Yo te aseguro que lo dejé loquito. Incluso me dijo que hoy me iba a llamar para
cenar. Ya sé que ponerme. ¿Recuerdas la pintica que no me he estrenado
esperando mi cumple? ¡Creo que hoy vale la pena usarla! No. Recuerda que yo
estoy a dieta y no puedo comer mucho así que le diré para picar alguito y tomar
vino. Se ve que tiene buen gusto, que es súper comprensivo y puede ser hasta
buen esposo, chica. Me habló de su trabajo un ratote. Parece que el niño no
tiene tiempo de nada. Puro trabajo, reuniones, viajadera. Si, si. El dinero es
lo primero. Yo lo apoyaría demasiado si tiene que irse unos días para que
crezca su negocio… Se ve que es responsable y dedicado con eso. Yo le conté
como me gradué antes de tiempo y la última licitación que gané en la compañía.

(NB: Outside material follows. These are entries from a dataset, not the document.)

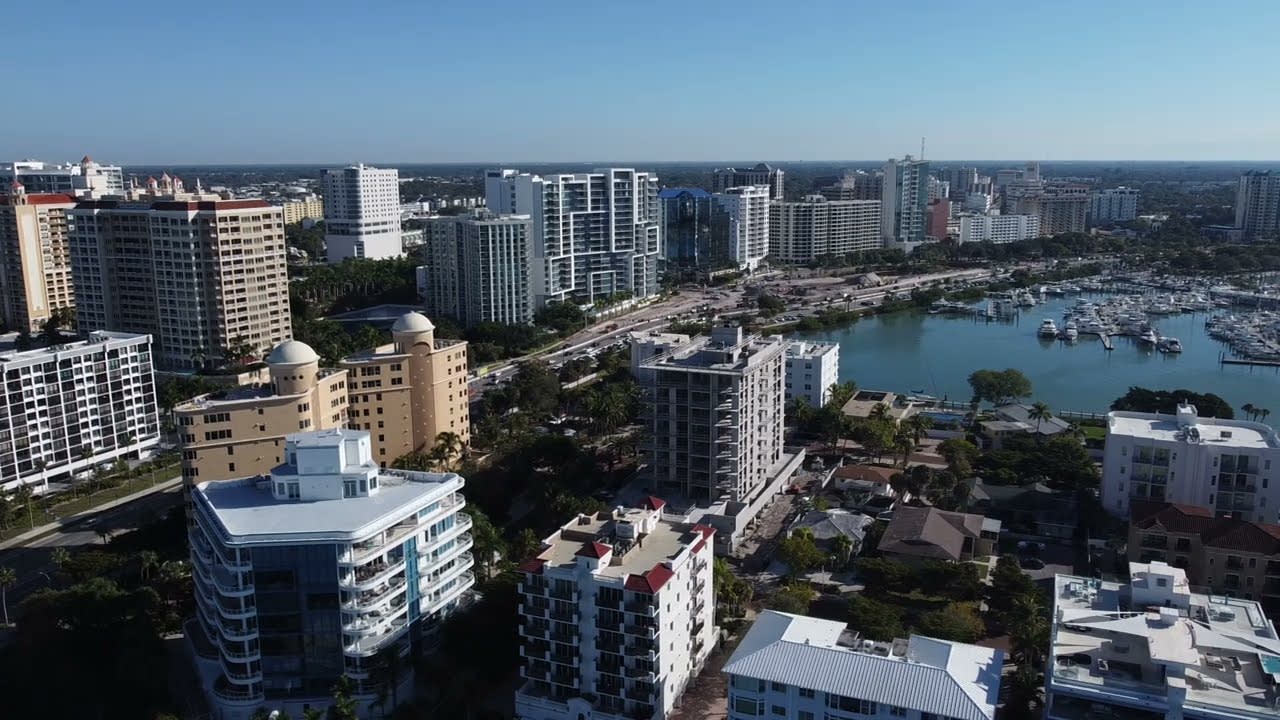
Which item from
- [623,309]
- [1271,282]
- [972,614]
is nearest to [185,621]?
[972,614]

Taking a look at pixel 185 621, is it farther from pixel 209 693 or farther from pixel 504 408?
pixel 504 408

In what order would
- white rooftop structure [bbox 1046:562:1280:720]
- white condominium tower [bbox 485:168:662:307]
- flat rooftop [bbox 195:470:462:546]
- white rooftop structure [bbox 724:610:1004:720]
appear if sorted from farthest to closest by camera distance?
white condominium tower [bbox 485:168:662:307]
flat rooftop [bbox 195:470:462:546]
white rooftop structure [bbox 724:610:1004:720]
white rooftop structure [bbox 1046:562:1280:720]

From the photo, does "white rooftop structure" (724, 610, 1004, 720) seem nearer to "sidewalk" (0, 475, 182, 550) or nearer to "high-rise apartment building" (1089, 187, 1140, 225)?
"sidewalk" (0, 475, 182, 550)

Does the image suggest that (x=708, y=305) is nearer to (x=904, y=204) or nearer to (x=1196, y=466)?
(x=904, y=204)

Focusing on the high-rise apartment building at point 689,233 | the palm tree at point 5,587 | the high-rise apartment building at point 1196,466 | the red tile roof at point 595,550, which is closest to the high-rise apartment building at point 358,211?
the high-rise apartment building at point 689,233

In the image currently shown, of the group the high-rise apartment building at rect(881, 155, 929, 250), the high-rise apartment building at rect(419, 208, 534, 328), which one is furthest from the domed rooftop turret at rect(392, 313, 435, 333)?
the high-rise apartment building at rect(881, 155, 929, 250)

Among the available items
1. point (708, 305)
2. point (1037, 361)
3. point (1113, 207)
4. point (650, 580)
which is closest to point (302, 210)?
point (708, 305)

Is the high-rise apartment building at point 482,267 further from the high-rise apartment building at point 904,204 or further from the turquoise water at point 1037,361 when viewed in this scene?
the high-rise apartment building at point 904,204
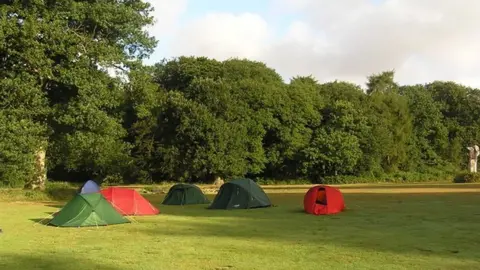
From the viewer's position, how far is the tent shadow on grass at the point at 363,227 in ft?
44.7

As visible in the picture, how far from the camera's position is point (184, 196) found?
29828 mm

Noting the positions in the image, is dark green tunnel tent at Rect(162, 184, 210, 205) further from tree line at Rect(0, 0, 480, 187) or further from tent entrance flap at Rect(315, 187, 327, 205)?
tent entrance flap at Rect(315, 187, 327, 205)

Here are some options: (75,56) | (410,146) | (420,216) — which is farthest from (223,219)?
(410,146)

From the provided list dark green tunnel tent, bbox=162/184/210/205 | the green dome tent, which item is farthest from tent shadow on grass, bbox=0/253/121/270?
dark green tunnel tent, bbox=162/184/210/205

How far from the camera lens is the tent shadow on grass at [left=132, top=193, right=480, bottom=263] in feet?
44.7

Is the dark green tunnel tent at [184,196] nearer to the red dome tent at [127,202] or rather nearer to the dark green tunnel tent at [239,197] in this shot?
the dark green tunnel tent at [239,197]

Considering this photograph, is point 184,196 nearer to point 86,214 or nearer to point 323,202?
point 323,202

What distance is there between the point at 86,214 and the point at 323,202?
10.1m

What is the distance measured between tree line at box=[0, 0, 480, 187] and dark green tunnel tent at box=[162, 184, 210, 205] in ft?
22.4

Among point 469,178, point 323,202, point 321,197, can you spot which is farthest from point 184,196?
point 469,178

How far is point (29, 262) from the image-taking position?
37.7 feet

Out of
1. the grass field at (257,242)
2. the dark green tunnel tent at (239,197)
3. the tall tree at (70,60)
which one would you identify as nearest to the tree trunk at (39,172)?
the tall tree at (70,60)

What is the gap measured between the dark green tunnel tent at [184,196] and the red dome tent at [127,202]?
6392 mm

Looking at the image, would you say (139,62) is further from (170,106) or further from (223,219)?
(170,106)
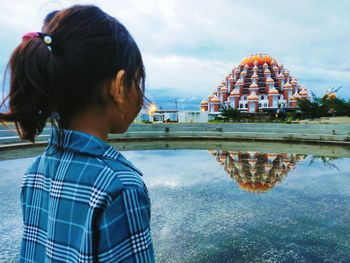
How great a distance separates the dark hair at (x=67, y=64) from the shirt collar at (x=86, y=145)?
69 mm

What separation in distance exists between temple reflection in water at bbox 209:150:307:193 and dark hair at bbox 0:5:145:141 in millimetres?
4874

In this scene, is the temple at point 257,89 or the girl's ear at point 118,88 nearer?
the girl's ear at point 118,88

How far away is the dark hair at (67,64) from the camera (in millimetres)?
700

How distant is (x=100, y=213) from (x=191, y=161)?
779 cm

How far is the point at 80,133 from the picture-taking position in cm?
71

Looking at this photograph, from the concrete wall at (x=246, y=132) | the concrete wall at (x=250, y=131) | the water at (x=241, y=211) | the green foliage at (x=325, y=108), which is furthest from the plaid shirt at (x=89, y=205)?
the green foliage at (x=325, y=108)

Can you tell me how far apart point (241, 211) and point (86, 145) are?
3.79 metres

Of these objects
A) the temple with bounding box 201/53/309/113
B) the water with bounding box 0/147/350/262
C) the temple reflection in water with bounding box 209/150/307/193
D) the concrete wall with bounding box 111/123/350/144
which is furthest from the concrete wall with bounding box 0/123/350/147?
the temple with bounding box 201/53/309/113

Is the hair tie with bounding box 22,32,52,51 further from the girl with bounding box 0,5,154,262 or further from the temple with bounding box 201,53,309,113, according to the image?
the temple with bounding box 201,53,309,113

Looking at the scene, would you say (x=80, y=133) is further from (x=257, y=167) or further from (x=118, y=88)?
(x=257, y=167)

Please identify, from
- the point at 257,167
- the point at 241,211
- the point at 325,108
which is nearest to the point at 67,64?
the point at 241,211

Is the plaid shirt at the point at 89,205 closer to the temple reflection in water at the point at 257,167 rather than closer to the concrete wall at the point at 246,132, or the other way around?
the temple reflection in water at the point at 257,167

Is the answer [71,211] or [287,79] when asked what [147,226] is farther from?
[287,79]

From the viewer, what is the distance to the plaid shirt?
61 centimetres
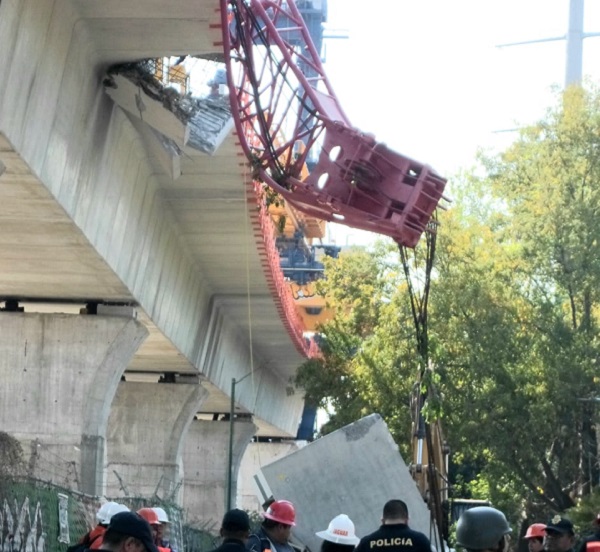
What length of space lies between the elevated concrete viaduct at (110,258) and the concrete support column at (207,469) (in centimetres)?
397

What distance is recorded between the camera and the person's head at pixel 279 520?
12.0 metres

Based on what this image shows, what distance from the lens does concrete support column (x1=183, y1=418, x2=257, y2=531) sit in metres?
51.4

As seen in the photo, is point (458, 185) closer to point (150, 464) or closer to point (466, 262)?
point (466, 262)

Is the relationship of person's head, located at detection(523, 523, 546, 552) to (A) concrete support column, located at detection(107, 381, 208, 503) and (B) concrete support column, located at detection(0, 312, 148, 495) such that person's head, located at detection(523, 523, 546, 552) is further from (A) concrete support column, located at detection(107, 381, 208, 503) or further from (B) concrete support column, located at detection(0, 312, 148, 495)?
(A) concrete support column, located at detection(107, 381, 208, 503)

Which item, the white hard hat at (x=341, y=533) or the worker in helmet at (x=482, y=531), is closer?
the worker in helmet at (x=482, y=531)

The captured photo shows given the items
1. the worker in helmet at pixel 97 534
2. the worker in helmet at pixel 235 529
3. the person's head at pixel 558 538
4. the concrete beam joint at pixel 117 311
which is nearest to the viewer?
the worker in helmet at pixel 97 534

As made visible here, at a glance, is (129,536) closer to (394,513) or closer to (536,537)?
(394,513)

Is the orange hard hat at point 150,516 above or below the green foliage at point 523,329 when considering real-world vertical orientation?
below

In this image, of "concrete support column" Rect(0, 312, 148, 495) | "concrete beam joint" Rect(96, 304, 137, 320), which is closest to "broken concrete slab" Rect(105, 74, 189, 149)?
"concrete beam joint" Rect(96, 304, 137, 320)

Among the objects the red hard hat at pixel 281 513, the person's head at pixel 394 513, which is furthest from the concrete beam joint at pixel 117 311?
the person's head at pixel 394 513

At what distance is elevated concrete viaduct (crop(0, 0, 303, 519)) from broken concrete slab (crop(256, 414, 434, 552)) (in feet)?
14.5

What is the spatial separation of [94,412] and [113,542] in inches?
887

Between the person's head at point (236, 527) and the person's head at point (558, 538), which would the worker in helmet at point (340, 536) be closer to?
the person's head at point (558, 538)

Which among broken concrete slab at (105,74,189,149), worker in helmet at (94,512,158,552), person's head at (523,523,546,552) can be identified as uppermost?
broken concrete slab at (105,74,189,149)
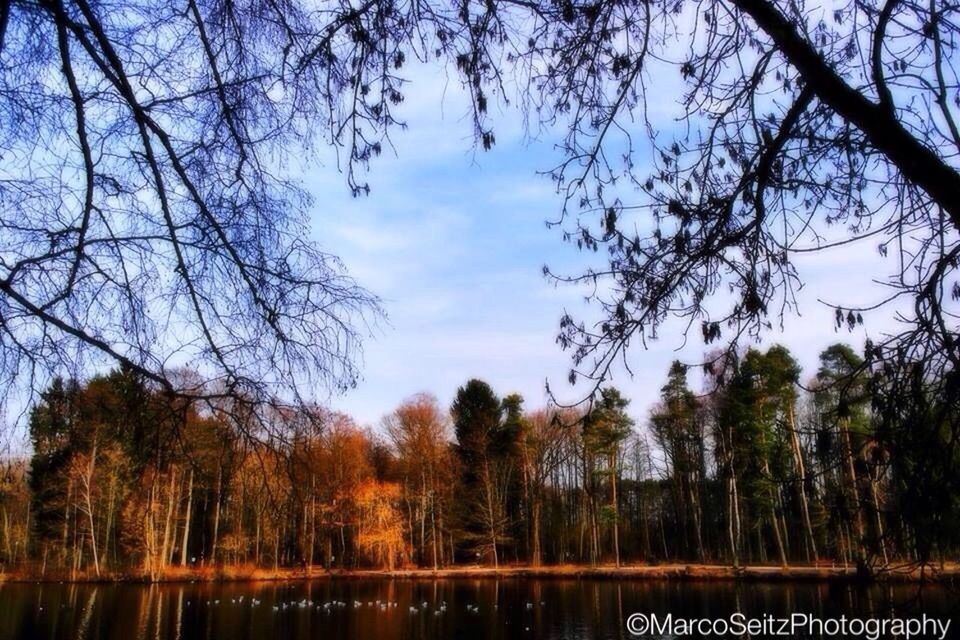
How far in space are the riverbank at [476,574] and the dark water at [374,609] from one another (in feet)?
3.95

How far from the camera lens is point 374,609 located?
20438 millimetres

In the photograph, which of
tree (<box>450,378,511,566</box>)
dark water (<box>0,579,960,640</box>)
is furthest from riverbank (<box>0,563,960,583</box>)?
tree (<box>450,378,511,566</box>)

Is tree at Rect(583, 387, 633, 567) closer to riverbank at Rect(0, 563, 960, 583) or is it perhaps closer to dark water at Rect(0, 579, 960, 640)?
riverbank at Rect(0, 563, 960, 583)

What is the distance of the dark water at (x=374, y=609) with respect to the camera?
52.8 ft

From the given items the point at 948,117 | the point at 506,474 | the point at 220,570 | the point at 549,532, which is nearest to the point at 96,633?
the point at 220,570

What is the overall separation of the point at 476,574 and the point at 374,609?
12.6 metres

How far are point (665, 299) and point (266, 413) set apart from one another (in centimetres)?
187

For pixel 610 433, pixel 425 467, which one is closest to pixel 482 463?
pixel 425 467

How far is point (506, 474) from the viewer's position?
117ft

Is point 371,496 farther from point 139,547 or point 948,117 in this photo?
point 948,117

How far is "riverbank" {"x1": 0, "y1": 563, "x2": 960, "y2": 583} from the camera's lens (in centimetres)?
2467

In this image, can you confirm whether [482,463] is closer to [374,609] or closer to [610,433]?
[610,433]

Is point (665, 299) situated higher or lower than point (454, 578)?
higher

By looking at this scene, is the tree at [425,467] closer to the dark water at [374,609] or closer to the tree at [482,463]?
the tree at [482,463]
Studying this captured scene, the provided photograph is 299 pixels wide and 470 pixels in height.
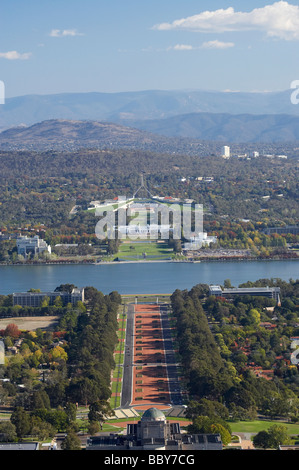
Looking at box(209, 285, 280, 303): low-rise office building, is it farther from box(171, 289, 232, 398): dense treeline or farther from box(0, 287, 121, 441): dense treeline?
box(0, 287, 121, 441): dense treeline

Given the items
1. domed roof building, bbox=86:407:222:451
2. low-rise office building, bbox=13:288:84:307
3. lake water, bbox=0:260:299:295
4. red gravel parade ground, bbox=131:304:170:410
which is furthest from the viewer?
lake water, bbox=0:260:299:295

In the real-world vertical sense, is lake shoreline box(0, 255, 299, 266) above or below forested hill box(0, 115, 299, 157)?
below

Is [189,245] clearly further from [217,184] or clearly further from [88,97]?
[88,97]

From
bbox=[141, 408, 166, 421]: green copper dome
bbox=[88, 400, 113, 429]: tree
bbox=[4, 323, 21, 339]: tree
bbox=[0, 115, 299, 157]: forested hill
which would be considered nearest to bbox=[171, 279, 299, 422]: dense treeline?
bbox=[88, 400, 113, 429]: tree

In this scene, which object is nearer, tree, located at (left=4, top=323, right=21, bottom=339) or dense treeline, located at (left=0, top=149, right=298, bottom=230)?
tree, located at (left=4, top=323, right=21, bottom=339)

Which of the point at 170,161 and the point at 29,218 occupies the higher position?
the point at 170,161

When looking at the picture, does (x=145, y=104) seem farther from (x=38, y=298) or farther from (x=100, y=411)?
(x=100, y=411)

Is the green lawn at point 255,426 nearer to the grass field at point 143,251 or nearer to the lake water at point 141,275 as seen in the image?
the lake water at point 141,275

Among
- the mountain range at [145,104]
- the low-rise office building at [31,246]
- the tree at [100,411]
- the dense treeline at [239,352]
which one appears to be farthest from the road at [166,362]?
the mountain range at [145,104]
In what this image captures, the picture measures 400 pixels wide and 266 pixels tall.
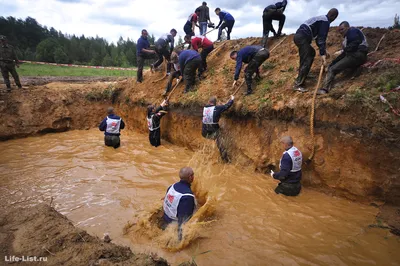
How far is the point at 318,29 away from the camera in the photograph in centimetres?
534

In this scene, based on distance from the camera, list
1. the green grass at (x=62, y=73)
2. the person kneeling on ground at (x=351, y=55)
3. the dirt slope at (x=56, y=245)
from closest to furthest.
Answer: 1. the dirt slope at (x=56, y=245)
2. the person kneeling on ground at (x=351, y=55)
3. the green grass at (x=62, y=73)

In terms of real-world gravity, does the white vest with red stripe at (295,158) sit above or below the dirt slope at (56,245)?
above

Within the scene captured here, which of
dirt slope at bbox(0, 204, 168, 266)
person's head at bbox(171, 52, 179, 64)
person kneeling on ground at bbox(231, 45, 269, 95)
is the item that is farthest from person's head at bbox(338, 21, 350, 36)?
dirt slope at bbox(0, 204, 168, 266)

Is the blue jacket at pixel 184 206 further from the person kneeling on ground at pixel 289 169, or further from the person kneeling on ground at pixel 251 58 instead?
the person kneeling on ground at pixel 251 58

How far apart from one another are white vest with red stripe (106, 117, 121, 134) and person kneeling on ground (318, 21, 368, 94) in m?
6.12

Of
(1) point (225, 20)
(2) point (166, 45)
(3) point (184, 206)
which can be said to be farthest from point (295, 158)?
(1) point (225, 20)

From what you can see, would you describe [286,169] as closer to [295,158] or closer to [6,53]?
[295,158]

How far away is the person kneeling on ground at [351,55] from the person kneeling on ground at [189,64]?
13.3 ft

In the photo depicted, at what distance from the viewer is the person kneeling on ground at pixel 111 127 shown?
7.76m

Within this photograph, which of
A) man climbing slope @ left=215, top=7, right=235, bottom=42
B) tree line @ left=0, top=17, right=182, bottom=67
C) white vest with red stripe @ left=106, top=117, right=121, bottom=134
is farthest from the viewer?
tree line @ left=0, top=17, right=182, bottom=67

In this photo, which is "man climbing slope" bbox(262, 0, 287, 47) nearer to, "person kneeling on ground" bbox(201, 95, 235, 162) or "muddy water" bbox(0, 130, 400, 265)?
"person kneeling on ground" bbox(201, 95, 235, 162)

La idea es que sepa que no soy sólo tetas y culo. De eso está hecho el mundo,
pero hoy en día los hombres buscan algo distinto. Diferente al resto. Jajaja,
bueno boba, seré plana pero él no lo sabe. Tenía la faja y el push-up. Bailando
yo daba unas vueltas locas para que no sintiera mi cintura tiesa de toda la
barriga aguantadita ahí. ¿Estás loca? Le di un piquito y ya. No quería quedar
como la regalada. Aunque la verdad lo que quería era zampármelo como un helado.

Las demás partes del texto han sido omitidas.